No fim do ano passado, a dívida global das famílias era de
52 trilhões de euros. O aumento anual de 7,6%, superou amplamente a média de
longo prazo de 4,6%, e o crescimento de 2020, primeiro ano da pandemia, de
5,5%. A última vez que se registrou um crescimento acima disso foi em 2006, bem
antes da grande crise financeira global. A alocação geográfica da dívida mudou
desde a última crise.
Enquanto a participação dos mercados avançados segue em
declínio – a participação dos EUA, por exemplo, caiu dez pontos percentuais,
indo para 31% desde a grande crise –, as economias emergentes respondem por uma
parcela cada vez maior da dívida global, principalmente a Ásia (excluindo o
Japão), cuja participação mais do que dobrou na última década, elevando-se a
27,6%. “O aumento acentuado da dívida logo no início de uma recessão global é
preocupante”, disse Patricia Pelayo Romero, coautora do relatório.

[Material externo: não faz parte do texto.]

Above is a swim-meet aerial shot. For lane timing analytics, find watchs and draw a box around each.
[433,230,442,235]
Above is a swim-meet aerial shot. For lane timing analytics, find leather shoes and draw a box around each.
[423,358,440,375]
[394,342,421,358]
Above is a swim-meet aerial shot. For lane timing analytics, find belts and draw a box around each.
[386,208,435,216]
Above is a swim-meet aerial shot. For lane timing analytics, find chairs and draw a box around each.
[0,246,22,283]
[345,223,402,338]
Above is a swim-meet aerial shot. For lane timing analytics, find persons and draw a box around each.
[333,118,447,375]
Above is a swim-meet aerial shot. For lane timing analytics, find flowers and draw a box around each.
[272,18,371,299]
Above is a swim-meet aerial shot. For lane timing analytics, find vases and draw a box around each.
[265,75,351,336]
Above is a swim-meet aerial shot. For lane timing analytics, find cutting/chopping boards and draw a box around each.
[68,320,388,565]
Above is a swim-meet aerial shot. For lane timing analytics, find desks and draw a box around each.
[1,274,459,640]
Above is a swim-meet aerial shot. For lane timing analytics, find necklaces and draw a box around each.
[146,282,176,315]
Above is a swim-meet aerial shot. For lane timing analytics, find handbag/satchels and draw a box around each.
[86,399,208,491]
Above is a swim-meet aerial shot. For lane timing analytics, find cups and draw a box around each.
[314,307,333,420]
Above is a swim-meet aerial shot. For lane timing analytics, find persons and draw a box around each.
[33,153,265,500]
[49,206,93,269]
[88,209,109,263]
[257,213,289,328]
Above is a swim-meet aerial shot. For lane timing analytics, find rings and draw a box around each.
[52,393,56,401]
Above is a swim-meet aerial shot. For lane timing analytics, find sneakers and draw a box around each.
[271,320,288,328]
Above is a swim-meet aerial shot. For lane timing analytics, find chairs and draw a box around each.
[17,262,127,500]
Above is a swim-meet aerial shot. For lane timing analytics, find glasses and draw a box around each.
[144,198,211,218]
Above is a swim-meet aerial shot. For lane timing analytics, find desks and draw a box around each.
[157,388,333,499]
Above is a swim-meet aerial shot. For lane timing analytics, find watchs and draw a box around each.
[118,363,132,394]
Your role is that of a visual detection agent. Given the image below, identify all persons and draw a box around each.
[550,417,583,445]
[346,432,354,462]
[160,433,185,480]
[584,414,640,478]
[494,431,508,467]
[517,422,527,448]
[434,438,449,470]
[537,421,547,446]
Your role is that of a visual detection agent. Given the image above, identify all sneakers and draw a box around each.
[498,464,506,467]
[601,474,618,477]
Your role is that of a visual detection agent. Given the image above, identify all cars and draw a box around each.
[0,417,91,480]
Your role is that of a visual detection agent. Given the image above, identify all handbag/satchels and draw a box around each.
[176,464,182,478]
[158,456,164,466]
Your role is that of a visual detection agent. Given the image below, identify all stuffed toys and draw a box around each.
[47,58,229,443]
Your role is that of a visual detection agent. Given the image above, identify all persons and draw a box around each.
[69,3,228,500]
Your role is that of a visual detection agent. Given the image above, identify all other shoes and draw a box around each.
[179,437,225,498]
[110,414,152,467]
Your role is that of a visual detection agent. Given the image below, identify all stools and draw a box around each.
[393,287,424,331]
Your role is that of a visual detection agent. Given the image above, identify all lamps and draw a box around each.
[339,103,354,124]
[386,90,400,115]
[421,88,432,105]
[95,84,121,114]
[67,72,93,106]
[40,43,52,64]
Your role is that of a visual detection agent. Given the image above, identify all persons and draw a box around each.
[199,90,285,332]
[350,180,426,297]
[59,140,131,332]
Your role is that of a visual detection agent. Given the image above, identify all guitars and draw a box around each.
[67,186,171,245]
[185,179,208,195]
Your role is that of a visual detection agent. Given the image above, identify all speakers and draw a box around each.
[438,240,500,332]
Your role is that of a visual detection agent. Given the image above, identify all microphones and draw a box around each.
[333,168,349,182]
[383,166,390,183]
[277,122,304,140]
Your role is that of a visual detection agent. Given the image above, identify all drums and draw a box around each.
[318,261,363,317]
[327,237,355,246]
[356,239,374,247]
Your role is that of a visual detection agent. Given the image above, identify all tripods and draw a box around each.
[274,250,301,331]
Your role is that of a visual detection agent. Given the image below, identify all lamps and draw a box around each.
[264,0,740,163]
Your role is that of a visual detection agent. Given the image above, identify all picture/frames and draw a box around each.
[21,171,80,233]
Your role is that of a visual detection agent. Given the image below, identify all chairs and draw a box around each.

“Nos mercados emergentes, a dívida das famílias na última
década aumentou com taxas de crescimento de dois dígitos, o que é mais de cinco
vezes a velocidade observada nas economias avançadas.” Conforme a visão dos
especialistas, “os níveis gerais de endividamento parecem administráveis,
porém, devido aos fortes ventos contrários que esses mercados estão enfrentando
em termos estruturais, há uma ameaça real de uma crise da dívida”.